→ **Set task**:
Could you retype every one of the lines below word for word, leaving out the pictures?

→ **Extracted records**:
--------------------

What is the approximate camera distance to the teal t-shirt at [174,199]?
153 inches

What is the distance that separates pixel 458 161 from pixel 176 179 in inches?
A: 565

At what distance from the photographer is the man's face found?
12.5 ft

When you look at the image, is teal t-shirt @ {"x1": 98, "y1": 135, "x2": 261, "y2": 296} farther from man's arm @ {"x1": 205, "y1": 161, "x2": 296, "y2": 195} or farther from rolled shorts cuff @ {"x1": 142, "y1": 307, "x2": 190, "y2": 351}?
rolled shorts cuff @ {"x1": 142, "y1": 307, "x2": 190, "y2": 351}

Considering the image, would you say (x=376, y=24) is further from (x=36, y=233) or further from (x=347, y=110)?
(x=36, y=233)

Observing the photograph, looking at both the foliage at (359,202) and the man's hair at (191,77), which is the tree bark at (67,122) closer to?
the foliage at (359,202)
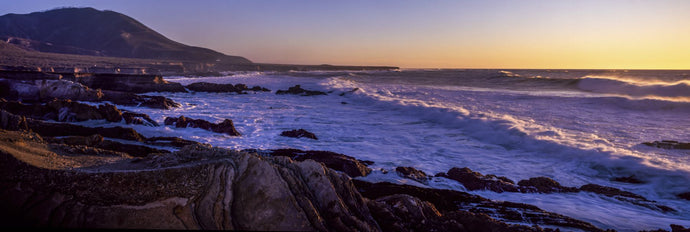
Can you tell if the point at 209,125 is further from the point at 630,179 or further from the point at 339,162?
the point at 630,179

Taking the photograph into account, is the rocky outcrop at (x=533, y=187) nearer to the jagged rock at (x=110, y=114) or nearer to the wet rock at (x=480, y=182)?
the wet rock at (x=480, y=182)

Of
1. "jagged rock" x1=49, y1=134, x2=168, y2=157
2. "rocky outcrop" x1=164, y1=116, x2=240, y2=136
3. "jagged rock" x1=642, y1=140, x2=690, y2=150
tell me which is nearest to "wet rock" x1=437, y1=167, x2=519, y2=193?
"jagged rock" x1=49, y1=134, x2=168, y2=157

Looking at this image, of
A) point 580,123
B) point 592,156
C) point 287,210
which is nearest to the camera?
point 287,210

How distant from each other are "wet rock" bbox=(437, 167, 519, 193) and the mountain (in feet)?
360

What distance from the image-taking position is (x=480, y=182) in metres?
5.22

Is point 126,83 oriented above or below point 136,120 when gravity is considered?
above

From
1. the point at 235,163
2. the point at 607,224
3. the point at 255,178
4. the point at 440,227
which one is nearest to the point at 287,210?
the point at 255,178

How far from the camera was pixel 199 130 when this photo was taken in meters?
8.80

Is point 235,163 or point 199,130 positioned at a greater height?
point 235,163

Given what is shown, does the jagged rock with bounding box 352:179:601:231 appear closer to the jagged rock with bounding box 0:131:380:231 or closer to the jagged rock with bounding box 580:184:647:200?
the jagged rock with bounding box 0:131:380:231

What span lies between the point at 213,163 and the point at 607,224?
4.46 m

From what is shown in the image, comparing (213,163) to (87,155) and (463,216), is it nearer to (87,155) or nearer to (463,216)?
(87,155)

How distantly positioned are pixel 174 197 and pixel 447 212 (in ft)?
8.41

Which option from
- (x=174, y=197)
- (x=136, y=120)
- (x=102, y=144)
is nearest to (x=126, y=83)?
(x=136, y=120)
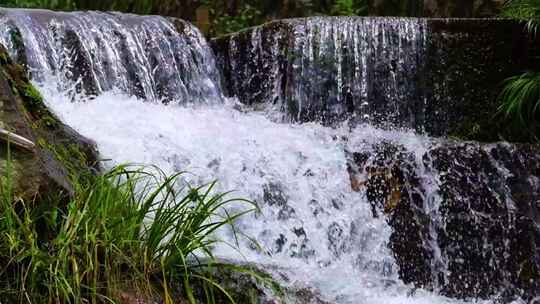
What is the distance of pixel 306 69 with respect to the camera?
6945mm

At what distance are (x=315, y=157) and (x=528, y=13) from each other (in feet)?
8.21

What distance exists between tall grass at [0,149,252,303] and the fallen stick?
0.52 feet

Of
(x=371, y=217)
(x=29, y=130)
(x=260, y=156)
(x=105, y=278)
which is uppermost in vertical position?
(x=29, y=130)

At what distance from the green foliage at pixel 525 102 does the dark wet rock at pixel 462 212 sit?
2.55 feet

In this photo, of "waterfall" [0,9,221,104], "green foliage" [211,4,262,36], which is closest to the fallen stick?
"waterfall" [0,9,221,104]

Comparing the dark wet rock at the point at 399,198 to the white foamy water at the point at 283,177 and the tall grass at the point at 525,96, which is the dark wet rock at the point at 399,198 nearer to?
the white foamy water at the point at 283,177

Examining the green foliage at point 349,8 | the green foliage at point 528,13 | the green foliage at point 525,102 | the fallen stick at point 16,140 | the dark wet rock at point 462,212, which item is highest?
the green foliage at point 528,13

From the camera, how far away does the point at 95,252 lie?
260cm

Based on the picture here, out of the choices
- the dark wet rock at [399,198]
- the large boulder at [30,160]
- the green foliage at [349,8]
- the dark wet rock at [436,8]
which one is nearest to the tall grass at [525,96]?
the dark wet rock at [399,198]

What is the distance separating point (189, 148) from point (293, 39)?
225 centimetres

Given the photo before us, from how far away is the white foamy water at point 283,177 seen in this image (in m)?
4.56

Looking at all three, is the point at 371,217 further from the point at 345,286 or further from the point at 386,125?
the point at 386,125

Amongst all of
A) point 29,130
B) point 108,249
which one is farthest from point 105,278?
point 29,130

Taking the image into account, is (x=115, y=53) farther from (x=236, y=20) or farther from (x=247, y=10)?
(x=247, y=10)
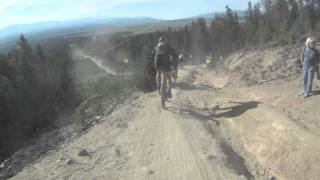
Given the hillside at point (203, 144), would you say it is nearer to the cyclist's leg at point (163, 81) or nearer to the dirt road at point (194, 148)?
the dirt road at point (194, 148)

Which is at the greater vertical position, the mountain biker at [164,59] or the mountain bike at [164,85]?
the mountain biker at [164,59]

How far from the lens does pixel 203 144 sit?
10.9 meters

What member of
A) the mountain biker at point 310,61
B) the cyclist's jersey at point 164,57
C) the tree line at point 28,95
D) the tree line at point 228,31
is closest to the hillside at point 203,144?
the mountain biker at point 310,61

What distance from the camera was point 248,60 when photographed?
36.3 m

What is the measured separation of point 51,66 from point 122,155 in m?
90.3

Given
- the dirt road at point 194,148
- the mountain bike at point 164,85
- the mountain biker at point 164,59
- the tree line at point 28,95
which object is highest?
the mountain biker at point 164,59

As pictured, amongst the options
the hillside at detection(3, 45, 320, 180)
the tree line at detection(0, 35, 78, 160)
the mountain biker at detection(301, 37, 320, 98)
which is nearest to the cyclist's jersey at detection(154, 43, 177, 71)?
the hillside at detection(3, 45, 320, 180)

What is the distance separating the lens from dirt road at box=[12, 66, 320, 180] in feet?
30.7

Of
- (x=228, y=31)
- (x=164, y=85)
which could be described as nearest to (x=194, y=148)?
(x=164, y=85)

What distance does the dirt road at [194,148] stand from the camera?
9.34 metres

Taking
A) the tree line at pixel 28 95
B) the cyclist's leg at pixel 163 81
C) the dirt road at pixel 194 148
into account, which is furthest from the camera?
the tree line at pixel 28 95

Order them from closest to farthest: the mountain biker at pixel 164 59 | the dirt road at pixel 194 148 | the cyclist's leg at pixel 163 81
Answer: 1. the dirt road at pixel 194 148
2. the mountain biker at pixel 164 59
3. the cyclist's leg at pixel 163 81

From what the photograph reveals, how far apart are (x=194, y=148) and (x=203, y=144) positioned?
42 centimetres

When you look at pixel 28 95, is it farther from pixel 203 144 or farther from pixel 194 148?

--------------------

→ **Written answer**:
What is the approximate camera distance to the teal t-shirt at [174,199]?
153 inches

What is the distance that separates pixel 458 161 from pixel 176 179 in inches?
A: 565

At what distance from the photographer is the man's face found?
12.5 ft

When you look at the image, is teal t-shirt @ {"x1": 98, "y1": 135, "x2": 261, "y2": 296} farther from man's arm @ {"x1": 205, "y1": 161, "x2": 296, "y2": 195} or farther from rolled shorts cuff @ {"x1": 142, "y1": 307, "x2": 190, "y2": 351}?
rolled shorts cuff @ {"x1": 142, "y1": 307, "x2": 190, "y2": 351}

Considering the image, would you say (x=376, y=24) is further from (x=36, y=233) or further from (x=347, y=110)?
(x=36, y=233)

Observing the photograph, looking at both the foliage at (359,202) and the man's hair at (191,77), which is the tree bark at (67,122) closer to?
the foliage at (359,202)
Can you tell if the point at 209,125 is further from the point at 630,179 or further from the point at 339,162?
the point at 630,179

Taking the photograph into account, is the rocky outcrop at (x=533, y=187) nearer to the jagged rock at (x=110, y=114) or nearer to the wet rock at (x=480, y=182)?
the wet rock at (x=480, y=182)

Of
1. "jagged rock" x1=49, y1=134, x2=168, y2=157
2. "rocky outcrop" x1=164, y1=116, x2=240, y2=136
3. "jagged rock" x1=642, y1=140, x2=690, y2=150
tell me which is nearest to "wet rock" x1=437, y1=167, x2=519, y2=193?
"jagged rock" x1=49, y1=134, x2=168, y2=157

Looking at this image, of
A) point 580,123
B) point 592,156
C) point 287,210
which is nearest to the camera?
point 287,210

How distant from each other are "wet rock" bbox=(437, 167, 519, 193) and the mountain (in feet)?
360

What distance from the image-taking position is (x=480, y=182) in metres?
5.22

Is point 126,83 oriented above or below point 136,120 when gravity is considered?
above

From
1. the point at 235,163
2. the point at 607,224
3. the point at 255,178
4. the point at 440,227
which one is nearest to the point at 287,210?
the point at 255,178

How far from the camera was pixel 199 130 when this photo was taken in meters?
8.80

Is point 235,163 or point 199,130 positioned at a greater height?
point 235,163

Given what is shown, does the jagged rock with bounding box 352:179:601:231 appear closer to the jagged rock with bounding box 0:131:380:231 or closer to the jagged rock with bounding box 580:184:647:200?
the jagged rock with bounding box 0:131:380:231

What span lies between the point at 213,163 and the point at 607,224?
4.46 m

From what is shown in the image, comparing (213,163) to (87,155) and (463,216), is it nearer to (87,155) or nearer to (463,216)?
(87,155)

How distantly positioned are pixel 174 197 and pixel 447 212 (in ft)?
8.41

Which option from
- (x=174, y=197)
- (x=136, y=120)
- (x=102, y=144)
is nearest to (x=126, y=83)?
(x=136, y=120)
What is the distance of pixel 306 69 with respect to the camera?
6945mm

At what distance are (x=315, y=157) and (x=528, y=13) from each other (in feet)?
8.21

What distance exists between tall grass at [0,149,252,303] and the fallen stick?
0.52 feet

Of
(x=371, y=217)
(x=29, y=130)
(x=260, y=156)
(x=105, y=278)
which is uppermost in vertical position?
(x=29, y=130)

At what distance from the green foliage at pixel 525 102 does the dark wet rock at pixel 462 212 sit?
2.55 feet

In this photo, of "waterfall" [0,9,221,104], "green foliage" [211,4,262,36], which is closest to the fallen stick?
"waterfall" [0,9,221,104]

Comparing the dark wet rock at the point at 399,198 to the white foamy water at the point at 283,177 and the tall grass at the point at 525,96, which is the dark wet rock at the point at 399,198 nearer to?
the white foamy water at the point at 283,177

Examining the green foliage at point 349,8 | the green foliage at point 528,13 | the green foliage at point 525,102 | the fallen stick at point 16,140 | the dark wet rock at point 462,212, which item is highest?
the green foliage at point 528,13

From the camera, how far away does the point at 95,252 lie?
260cm

Based on the picture here, out of the choices
- the dark wet rock at [399,198]
- the large boulder at [30,160]
- the green foliage at [349,8]
- the dark wet rock at [436,8]
which one is nearest to the tall grass at [525,96]?
the dark wet rock at [399,198]

What is the distance separating point (189, 148) from point (293, 39)?
225 centimetres

Given the photo before us, from how far away is the white foamy water at point 283,177 seen in this image (in m)?
4.56

Looking at all three, is the point at 371,217 further from the point at 345,286 or further from the point at 386,125?
the point at 386,125

Amongst all of
A) point 29,130
B) point 108,249
which one is farthest from point 105,278?
point 29,130

Taking the image into account, is (x=115, y=53) farther from (x=236, y=20) or farther from (x=247, y=10)?
(x=247, y=10)
Given the hillside at point (203, 144), would you say it is nearer to the cyclist's leg at point (163, 81) or nearer to the dirt road at point (194, 148)?
the dirt road at point (194, 148)

Which is at the greater vertical position, the mountain biker at [164,59] or the mountain bike at [164,85]?
the mountain biker at [164,59]

How far from the lens does pixel 203 144 sit?
10.9 meters

What member of
A) the mountain biker at point 310,61
B) the cyclist's jersey at point 164,57
C) the tree line at point 28,95
D) the tree line at point 228,31
is closest to the hillside at point 203,144?
the mountain biker at point 310,61

What distance from the camera was point 248,60 when photographed?
36.3 m

What is the measured separation of point 51,66 from point 122,155 in m?
90.3

Given
- the dirt road at point 194,148
- the mountain bike at point 164,85
- the mountain biker at point 164,59
- the tree line at point 28,95
which object is highest?
the mountain biker at point 164,59

As pictured, amongst the options
the hillside at detection(3, 45, 320, 180)
the tree line at detection(0, 35, 78, 160)
the mountain biker at detection(301, 37, 320, 98)
which is nearest to the cyclist's jersey at detection(154, 43, 177, 71)?
the hillside at detection(3, 45, 320, 180)

What is the distance separating the lens from dirt road at box=[12, 66, 320, 180] in feet?
30.7

Of
- (x=228, y=31)
- (x=164, y=85)
which could be described as nearest to (x=194, y=148)?
(x=164, y=85)

What distance does the dirt road at [194,148] stand from the camera?
9.34 metres

Taking
A) the tree line at pixel 28 95
B) the cyclist's leg at pixel 163 81
C) the dirt road at pixel 194 148
into account, which is furthest from the camera?
the tree line at pixel 28 95

Order them from closest to farthest: the mountain biker at pixel 164 59 | the dirt road at pixel 194 148 | the cyclist's leg at pixel 163 81
Answer: 1. the dirt road at pixel 194 148
2. the mountain biker at pixel 164 59
3. the cyclist's leg at pixel 163 81

From what the photograph reveals, how far apart are (x=194, y=148) and (x=203, y=144) positioned?
42 centimetres

When you look at pixel 28 95, is it farther from pixel 203 144 or farther from pixel 194 148?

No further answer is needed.